Advances in the Management of Thyroid Eye Disease

César A. Briceño, MD; Shivani Gupta, MD, MPH; Raymond S. Douglas, MD, PhD


Int Ophthalmol Clin. 2013;53(3):93-101. 

In This Article


Thyroid Eye Disease (TED)

TED is a term used to describe a combination of adnexal and orbital findings that occurs most commonly in autoimmune thyroid disease. Typical findings in TED include proptosis, upper eyelid retraction with temporal flare, conjunctival injection, chemosis, and periorbital edema (Fig. 1). The clinical manifestations of TED often lead to morphologic facial changes that are disfiguring and may lead to reduced quality of life. In addition, potential sight-threatening morbidities of TED include exposure keratopathy, optic nerve compression, and diplopia. Primary risk factors for TED not only include environmental influences, especially smoking, but also prior pathogen exposures, stress, and previous use of radioiodine in addition to a complex genetic component.[1] TED more commonly affects women compared with men, with a ratio of approximately 5:1.[2]

Figure 1.

A, Typical clinical appearance of a patient with TED, demonstrating lid retraction, proptosis, conjunctival injection, and chemosis. B, Details demonstrating marked conjunctival injection over the insertion of the medial rectus and caruncular edema in the same patient.

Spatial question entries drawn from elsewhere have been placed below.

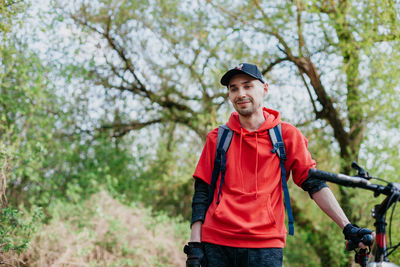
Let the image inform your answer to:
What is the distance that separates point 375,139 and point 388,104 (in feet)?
2.53

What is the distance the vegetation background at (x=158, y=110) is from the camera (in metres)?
6.83

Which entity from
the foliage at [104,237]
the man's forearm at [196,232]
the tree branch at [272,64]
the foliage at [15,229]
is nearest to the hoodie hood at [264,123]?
the man's forearm at [196,232]

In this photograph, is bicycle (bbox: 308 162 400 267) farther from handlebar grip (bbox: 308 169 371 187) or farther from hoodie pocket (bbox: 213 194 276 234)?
hoodie pocket (bbox: 213 194 276 234)

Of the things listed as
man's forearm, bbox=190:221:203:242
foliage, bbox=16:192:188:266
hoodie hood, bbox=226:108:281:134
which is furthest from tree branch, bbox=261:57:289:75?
man's forearm, bbox=190:221:203:242

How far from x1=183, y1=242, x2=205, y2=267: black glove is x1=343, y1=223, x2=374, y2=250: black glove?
35.9 inches

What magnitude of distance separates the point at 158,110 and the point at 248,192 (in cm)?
838

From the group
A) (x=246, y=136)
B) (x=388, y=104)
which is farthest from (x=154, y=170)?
(x=246, y=136)

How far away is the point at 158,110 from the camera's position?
11.0m

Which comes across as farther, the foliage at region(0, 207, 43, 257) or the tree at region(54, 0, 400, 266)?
the tree at region(54, 0, 400, 266)

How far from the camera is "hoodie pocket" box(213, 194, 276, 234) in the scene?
264 cm

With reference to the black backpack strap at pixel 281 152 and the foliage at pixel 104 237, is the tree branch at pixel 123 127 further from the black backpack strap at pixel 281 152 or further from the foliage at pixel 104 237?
the black backpack strap at pixel 281 152

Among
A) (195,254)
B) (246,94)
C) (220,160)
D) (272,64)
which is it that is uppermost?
(272,64)

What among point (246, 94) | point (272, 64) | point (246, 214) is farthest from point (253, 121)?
point (272, 64)

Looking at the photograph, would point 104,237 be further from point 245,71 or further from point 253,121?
Result: point 245,71
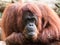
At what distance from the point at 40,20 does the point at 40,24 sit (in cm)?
5

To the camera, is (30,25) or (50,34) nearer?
(30,25)

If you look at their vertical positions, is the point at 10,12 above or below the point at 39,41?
above

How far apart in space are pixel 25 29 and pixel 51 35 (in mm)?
329

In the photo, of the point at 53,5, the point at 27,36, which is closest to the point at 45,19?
the point at 27,36

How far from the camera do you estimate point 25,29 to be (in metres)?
3.85

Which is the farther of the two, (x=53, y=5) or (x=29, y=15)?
(x=53, y=5)

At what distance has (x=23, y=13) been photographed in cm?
394

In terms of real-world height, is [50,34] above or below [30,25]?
below

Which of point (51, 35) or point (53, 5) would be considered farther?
point (53, 5)

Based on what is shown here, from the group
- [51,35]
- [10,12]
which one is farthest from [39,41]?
[10,12]

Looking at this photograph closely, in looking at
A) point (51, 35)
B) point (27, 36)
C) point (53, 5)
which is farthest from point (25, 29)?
point (53, 5)

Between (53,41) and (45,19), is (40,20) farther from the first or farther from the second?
(53,41)

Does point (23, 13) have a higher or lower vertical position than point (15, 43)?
higher

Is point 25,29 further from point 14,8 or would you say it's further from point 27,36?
point 14,8
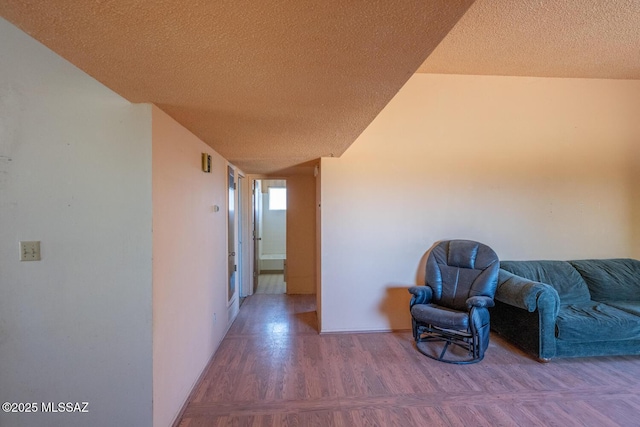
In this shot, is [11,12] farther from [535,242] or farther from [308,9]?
[535,242]

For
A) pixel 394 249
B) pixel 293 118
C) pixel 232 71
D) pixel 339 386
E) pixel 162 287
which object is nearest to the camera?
pixel 232 71

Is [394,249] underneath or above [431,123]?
underneath

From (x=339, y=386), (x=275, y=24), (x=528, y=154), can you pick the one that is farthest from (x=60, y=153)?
(x=528, y=154)

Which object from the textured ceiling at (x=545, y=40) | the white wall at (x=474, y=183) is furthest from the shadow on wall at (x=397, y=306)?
the textured ceiling at (x=545, y=40)

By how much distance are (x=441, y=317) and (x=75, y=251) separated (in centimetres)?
283

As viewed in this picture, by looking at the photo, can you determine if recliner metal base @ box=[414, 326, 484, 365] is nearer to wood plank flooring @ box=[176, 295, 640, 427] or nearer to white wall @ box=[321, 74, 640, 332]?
wood plank flooring @ box=[176, 295, 640, 427]

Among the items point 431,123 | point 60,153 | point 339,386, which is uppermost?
point 431,123

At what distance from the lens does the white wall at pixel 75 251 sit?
4.83ft

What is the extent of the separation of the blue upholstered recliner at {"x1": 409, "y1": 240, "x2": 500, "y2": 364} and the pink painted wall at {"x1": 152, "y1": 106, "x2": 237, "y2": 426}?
2049mm

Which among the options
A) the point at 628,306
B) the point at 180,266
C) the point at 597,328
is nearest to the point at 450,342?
the point at 597,328

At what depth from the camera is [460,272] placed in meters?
2.92

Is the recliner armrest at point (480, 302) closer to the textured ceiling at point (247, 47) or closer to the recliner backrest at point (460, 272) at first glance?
the recliner backrest at point (460, 272)

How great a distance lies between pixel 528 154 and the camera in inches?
131

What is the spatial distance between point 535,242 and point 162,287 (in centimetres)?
403
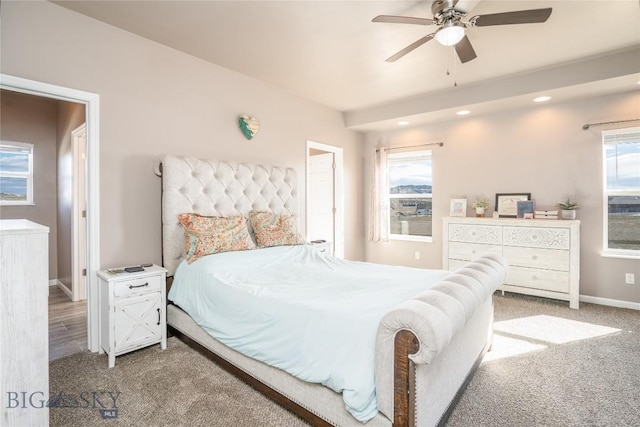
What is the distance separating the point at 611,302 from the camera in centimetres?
367

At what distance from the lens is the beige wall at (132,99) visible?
2.30 meters

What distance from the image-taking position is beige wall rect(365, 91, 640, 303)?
3691 mm

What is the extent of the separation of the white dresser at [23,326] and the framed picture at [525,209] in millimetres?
4636

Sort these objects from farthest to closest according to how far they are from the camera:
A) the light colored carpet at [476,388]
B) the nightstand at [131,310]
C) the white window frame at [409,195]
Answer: the white window frame at [409,195], the nightstand at [131,310], the light colored carpet at [476,388]

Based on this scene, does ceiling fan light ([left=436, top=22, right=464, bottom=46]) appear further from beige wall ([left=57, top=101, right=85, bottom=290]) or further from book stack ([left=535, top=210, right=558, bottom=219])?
beige wall ([left=57, top=101, right=85, bottom=290])

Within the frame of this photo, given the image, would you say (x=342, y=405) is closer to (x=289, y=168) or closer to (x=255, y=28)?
(x=255, y=28)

TED is a self-limited condition that manifests in 2 phases. The initial phase or active phase is characterized by a fluctuating inflammatory course over months to years that eventually transitions into a nonprogressive phase. Typically, after the resolution of the active phase, there may be a mild but incomplete improvement of the associated signs. Unfortunately, no treatments are available at this time to prevent the disease progression and subsequent permanent facial disfigurement. The mainstay of therapy during the active phase is observation. Systemic corticosteroids may provide symptomatic improvement but may seldom halt the disease progression. Corticosteroids are also associated with a variety of well-known adverse effects, which may limit the treatment. Once the disease reaches a nonprogressive phase, the mainstay of treatment remains surgical. Surgical rehabilitation is staged to include orbital decompression, strabismus surgery, and eyelid surgery, to improve the disease appearance and function.